• [Task objective] Write the entries below as a JSON list of strings, one string per line and no blank lines, from the line with "Which is the" up to and including the line with "4. the woman at point (476, 259)". Leave the pictures out of the answer.

• [Given information]
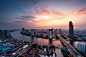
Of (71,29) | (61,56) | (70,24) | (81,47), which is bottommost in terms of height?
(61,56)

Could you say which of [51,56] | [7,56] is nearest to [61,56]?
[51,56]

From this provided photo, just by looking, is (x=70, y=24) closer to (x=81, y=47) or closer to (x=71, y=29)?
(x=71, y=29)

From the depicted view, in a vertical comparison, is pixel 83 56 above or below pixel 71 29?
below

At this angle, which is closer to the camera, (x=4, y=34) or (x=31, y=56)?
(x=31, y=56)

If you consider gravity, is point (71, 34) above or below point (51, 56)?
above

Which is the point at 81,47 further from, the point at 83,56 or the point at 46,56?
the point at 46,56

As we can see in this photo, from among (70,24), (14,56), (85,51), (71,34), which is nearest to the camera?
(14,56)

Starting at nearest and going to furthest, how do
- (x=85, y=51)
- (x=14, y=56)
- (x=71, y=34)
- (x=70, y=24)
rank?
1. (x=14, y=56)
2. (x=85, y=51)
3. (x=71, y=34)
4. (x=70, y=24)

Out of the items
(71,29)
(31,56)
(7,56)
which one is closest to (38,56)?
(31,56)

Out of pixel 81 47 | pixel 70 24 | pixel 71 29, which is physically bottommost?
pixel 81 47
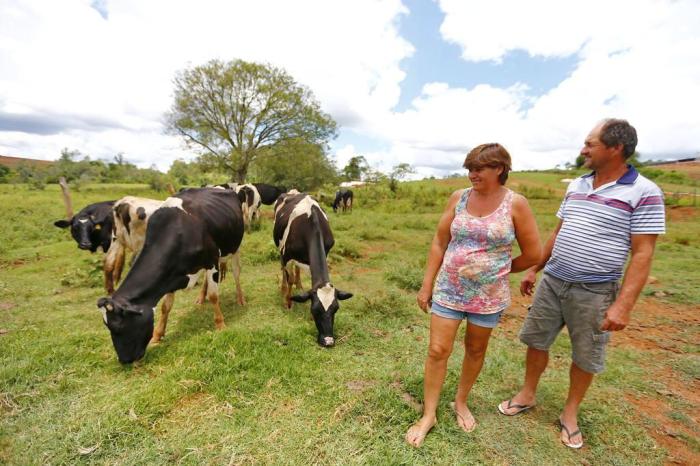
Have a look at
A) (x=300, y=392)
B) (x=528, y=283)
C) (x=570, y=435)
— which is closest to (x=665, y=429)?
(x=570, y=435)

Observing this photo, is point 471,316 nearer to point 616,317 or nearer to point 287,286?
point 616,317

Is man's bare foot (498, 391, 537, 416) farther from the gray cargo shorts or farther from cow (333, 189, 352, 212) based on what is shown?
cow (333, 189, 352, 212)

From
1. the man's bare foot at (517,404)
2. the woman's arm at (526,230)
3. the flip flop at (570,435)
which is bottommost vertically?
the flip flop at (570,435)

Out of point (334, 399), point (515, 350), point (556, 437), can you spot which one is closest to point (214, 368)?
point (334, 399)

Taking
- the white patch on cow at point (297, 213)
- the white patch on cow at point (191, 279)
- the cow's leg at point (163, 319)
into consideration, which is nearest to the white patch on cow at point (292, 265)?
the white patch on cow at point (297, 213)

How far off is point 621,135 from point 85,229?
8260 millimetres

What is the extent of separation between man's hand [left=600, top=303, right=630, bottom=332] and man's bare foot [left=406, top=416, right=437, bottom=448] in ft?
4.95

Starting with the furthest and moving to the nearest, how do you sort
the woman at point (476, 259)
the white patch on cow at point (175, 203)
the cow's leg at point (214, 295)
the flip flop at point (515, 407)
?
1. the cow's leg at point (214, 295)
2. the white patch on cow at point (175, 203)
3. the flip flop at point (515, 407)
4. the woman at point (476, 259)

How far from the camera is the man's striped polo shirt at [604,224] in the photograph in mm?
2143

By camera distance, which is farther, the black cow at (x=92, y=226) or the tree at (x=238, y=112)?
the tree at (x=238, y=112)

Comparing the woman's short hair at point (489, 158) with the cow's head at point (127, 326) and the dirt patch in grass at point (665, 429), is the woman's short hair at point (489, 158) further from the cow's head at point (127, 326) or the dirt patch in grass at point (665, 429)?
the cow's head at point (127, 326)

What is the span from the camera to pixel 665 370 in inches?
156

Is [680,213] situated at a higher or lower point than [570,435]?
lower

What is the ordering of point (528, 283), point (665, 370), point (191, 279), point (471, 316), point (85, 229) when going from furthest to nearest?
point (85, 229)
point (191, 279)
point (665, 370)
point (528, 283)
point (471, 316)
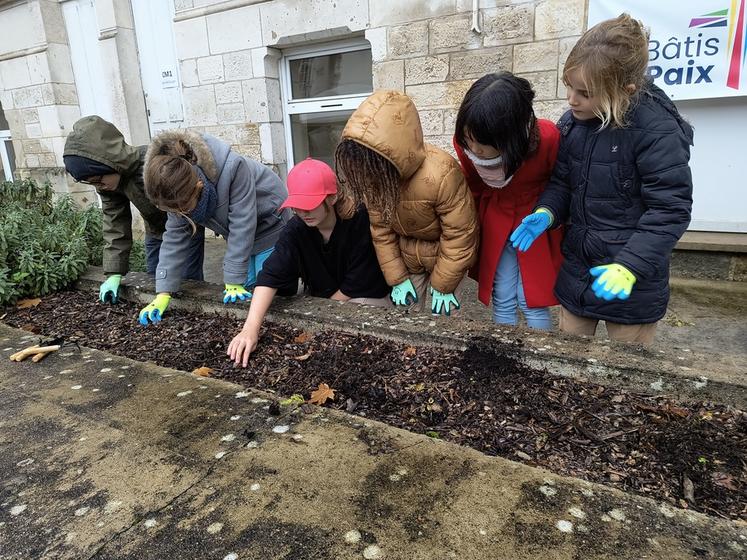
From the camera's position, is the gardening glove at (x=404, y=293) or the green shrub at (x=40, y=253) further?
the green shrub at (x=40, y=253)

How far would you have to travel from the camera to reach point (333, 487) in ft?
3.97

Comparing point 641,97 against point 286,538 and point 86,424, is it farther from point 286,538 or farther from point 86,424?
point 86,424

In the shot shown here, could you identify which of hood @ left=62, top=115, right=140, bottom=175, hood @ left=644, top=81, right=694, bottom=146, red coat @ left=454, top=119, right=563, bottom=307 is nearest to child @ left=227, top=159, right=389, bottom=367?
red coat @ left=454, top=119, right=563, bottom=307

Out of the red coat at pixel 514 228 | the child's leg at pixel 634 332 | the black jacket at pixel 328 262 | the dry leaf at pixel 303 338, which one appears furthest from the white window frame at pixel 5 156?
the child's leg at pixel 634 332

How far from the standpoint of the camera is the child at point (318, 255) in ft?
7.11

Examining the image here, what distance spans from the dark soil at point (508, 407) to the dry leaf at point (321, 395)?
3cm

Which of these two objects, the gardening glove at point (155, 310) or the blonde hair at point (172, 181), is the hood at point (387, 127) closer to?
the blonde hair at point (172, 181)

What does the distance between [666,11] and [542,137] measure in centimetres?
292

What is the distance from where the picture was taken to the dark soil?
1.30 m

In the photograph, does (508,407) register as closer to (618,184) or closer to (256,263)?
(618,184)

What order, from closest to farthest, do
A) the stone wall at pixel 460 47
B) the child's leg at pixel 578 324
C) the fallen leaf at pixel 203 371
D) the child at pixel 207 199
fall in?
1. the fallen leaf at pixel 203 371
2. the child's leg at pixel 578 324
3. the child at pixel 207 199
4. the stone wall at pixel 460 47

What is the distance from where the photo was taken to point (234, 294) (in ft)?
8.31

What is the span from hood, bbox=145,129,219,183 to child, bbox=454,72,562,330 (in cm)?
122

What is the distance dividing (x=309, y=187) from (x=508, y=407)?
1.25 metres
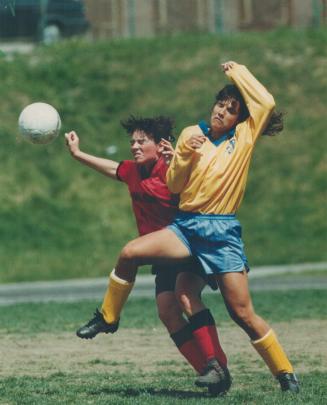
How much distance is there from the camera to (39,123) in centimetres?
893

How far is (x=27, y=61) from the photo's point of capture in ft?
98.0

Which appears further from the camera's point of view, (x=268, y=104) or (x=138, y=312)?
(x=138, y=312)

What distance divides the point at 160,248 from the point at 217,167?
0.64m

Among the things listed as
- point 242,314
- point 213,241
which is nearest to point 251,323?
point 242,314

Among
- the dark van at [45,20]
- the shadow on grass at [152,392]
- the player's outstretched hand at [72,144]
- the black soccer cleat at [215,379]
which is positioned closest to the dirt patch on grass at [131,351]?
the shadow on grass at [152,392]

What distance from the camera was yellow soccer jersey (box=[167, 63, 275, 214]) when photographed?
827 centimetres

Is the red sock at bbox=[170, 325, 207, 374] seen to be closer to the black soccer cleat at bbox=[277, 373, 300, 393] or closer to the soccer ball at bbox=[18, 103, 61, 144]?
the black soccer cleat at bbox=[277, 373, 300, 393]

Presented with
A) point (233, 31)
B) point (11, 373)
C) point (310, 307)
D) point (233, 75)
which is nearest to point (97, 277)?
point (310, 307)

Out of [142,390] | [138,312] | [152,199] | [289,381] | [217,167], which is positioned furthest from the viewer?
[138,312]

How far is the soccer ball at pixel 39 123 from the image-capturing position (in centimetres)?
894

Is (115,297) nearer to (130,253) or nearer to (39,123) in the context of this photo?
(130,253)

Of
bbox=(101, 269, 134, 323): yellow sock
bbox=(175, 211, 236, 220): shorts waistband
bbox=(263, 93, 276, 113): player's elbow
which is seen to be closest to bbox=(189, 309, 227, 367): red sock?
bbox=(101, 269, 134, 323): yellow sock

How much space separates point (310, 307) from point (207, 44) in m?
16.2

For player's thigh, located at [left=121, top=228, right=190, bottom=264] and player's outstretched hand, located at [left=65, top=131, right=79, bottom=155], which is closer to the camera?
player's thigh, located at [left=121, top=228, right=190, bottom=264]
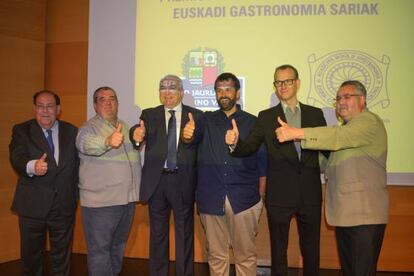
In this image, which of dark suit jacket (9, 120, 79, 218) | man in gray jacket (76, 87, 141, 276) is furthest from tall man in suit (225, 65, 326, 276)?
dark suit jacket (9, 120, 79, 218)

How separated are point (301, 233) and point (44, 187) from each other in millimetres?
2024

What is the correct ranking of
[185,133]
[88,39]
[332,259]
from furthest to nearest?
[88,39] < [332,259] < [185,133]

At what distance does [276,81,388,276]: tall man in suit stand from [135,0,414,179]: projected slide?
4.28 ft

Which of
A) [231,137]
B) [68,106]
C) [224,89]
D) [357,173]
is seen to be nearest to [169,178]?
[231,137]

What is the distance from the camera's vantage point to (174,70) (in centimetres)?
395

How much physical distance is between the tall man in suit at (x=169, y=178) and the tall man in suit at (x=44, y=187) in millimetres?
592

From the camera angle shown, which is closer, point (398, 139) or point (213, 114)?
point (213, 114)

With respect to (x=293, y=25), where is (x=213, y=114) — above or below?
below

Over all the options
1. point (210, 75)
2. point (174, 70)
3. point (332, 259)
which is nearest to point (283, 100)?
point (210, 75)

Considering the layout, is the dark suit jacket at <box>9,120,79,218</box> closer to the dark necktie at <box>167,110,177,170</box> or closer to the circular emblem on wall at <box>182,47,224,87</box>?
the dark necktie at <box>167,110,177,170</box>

• [Final result]
[
  "Which is the point at 81,47 further from, the point at 83,56 or the point at 46,56?",
  "the point at 46,56",
  "As we can see in this photo, from among (70,24), (14,56), (85,51), (71,34), which is nearest to the camera?",
  "(14,56)",
  "Starting at nearest and going to furthest, how do",
  "- (x=85, y=51)",
  "- (x=14, y=56)",
  "- (x=71, y=34)",
  "- (x=70, y=24)",
  "rank?",
  "1. (x=14, y=56)",
  "2. (x=85, y=51)",
  "3. (x=71, y=34)",
  "4. (x=70, y=24)",
  "Out of the items",
  "(71,29)",
  "(31,56)",
  "(7,56)",
  "which one is closest to (38,56)?",
  "(31,56)",
  "Out of pixel 81 47 | pixel 70 24 | pixel 71 29, which is physically bottommost?",
  "pixel 81 47",
  "Have a look at",
  "A) (x=300, y=392)",
  "B) (x=528, y=283)",
  "C) (x=570, y=435)",
  "— which is closest to (x=665, y=429)?",
  "(x=570, y=435)",
  "Observing this photo, is point 471,316 nearer to point 616,317 or nearer to point 287,286?",
  "point 616,317",
  "Is man's bare foot (498, 391, 537, 416) farther from the gray cargo shorts or farther from cow (333, 189, 352, 212) based on what is shown?",
  "cow (333, 189, 352, 212)",
  "From",
  "1. the man's bare foot at (517,404)",
  "2. the woman's arm at (526,230)",
  "3. the flip flop at (570,435)",
  "which is bottommost vertically?",
  "the flip flop at (570,435)",
  "Out of point (334, 399), point (515, 350), point (556, 437), can you spot which one is closest to point (214, 368)?",
  "point (334, 399)",
  "Taking",
  "- the white patch on cow at point (297, 213)",
  "- the white patch on cow at point (191, 279)",
  "- the cow's leg at point (163, 319)",
  "into consideration, which is nearest to the white patch on cow at point (292, 265)?",
  "the white patch on cow at point (297, 213)",
  "How far off is point 621,135 from point 85,229?",
  "8260 millimetres",
  "What is the extent of separation between man's hand [left=600, top=303, right=630, bottom=332] and man's bare foot [left=406, top=416, right=437, bottom=448] in ft?",
  "4.95",
  "Starting with the furthest and moving to the nearest, how do you sort",
  "the woman at point (476, 259)",
  "the white patch on cow at point (175, 203)",
  "the cow's leg at point (214, 295)",
  "the flip flop at point (515, 407)",
  "?",
  "1. the cow's leg at point (214, 295)",
  "2. the white patch on cow at point (175, 203)",
  "3. the flip flop at point (515, 407)",
  "4. the woman at point (476, 259)"
]